An improved Yuan–Agrawal method with rapid convergence rate for fractional differential equations

• Published in: Computational mechanics Vol. 63; no. 4; pp. 713 - 723
• Main Authors: Liu, Q. X., Chen, Y. M., Liu, J. K.
• Format: Journal Article
• Language: English
• Published: Berlin/Heidelberg Springer Berlin Heidelberg 01.04.2019; Springer; Springer Nature B.V
• Subjects: Analysis; Classical and Continuum Physics; Computational Science and Engineering; Convergence; Decay rate; Derivatives; Differential equations; Engineering; Integrals; Mathematical analysis; Methods; Ordinary differential equations; Original Paper; Renminbi (China); Theoretical and Applied Mechanics; Fractional differential equation; Convergence rate; Yuan–Agrawal method; Gauss–Laguerre rule
• ISSN: 0178-7675; 1432-0924
• DOI: 10.1007/s00466-018-1621-6

Due to the merit of transforming fractional differential equations into ordinary differential equations, the Yuan and Agrawal method has gained a lot of research interests over the past decade.

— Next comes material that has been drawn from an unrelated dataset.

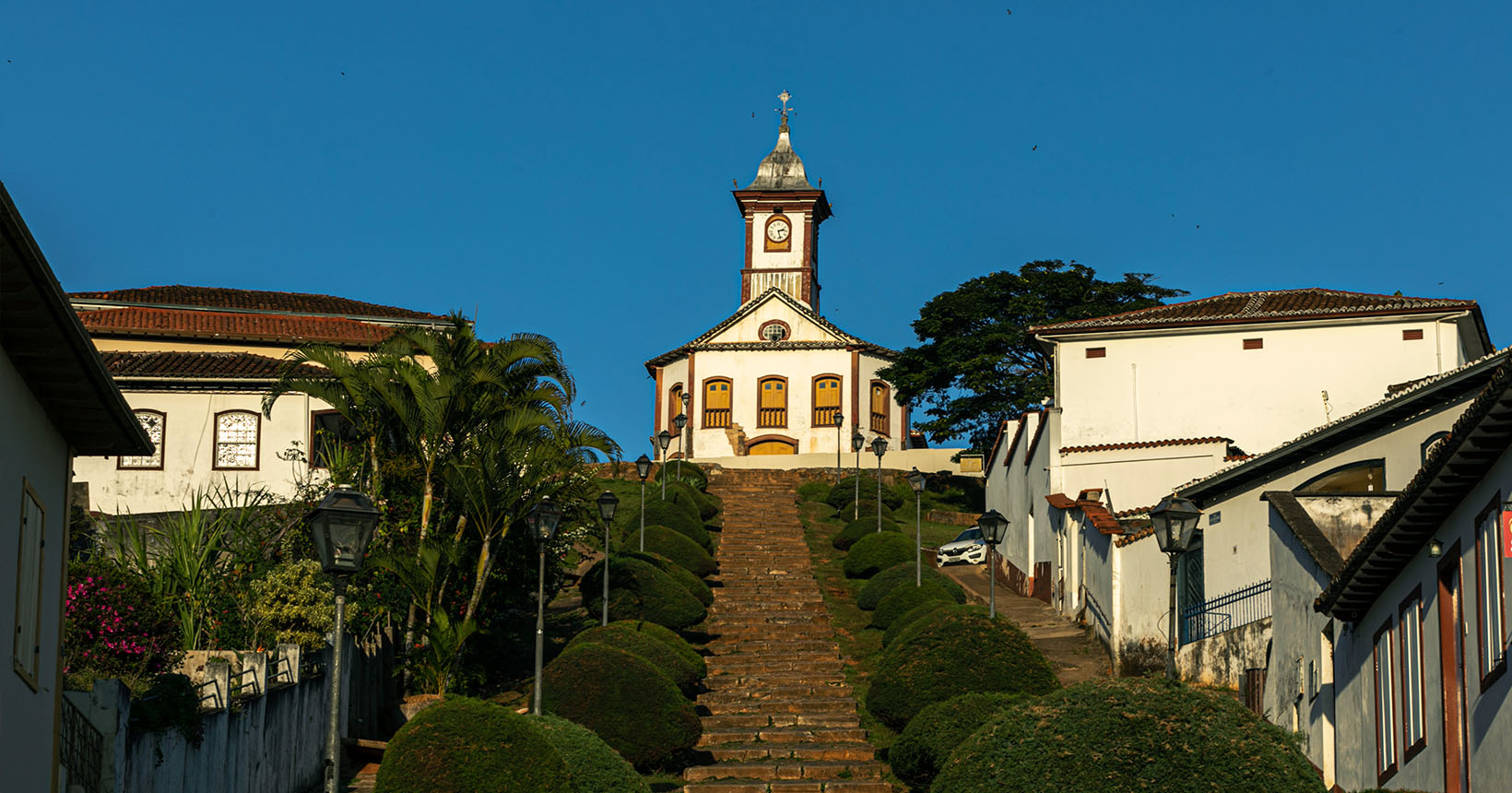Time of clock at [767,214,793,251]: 2:27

In this paper, this method is improved with major emphasis on enhancing the convergence rate. The key procedure is to transform fractional derivative into an improper integral, which is integrated by Gauss–Laguerre quadrature rule. However, the integration converges slowly due to the singularity and slow decay of the integrand. To solve these problems, we reproduce the integrand to circumvent the singularity and slow decay simultaneously. With the reproduced integrand, the convergence rate is estimated to be no slower than O ( n - 2 ) with n as the number of quadrature nodes. In addition, we utilize a generalized Gauss–Laguerre rule to further improve the accuracy. Numerical examples are presented to validate the rapid convergence rate of the improved method, without causing additional computational burden compared to the original approach.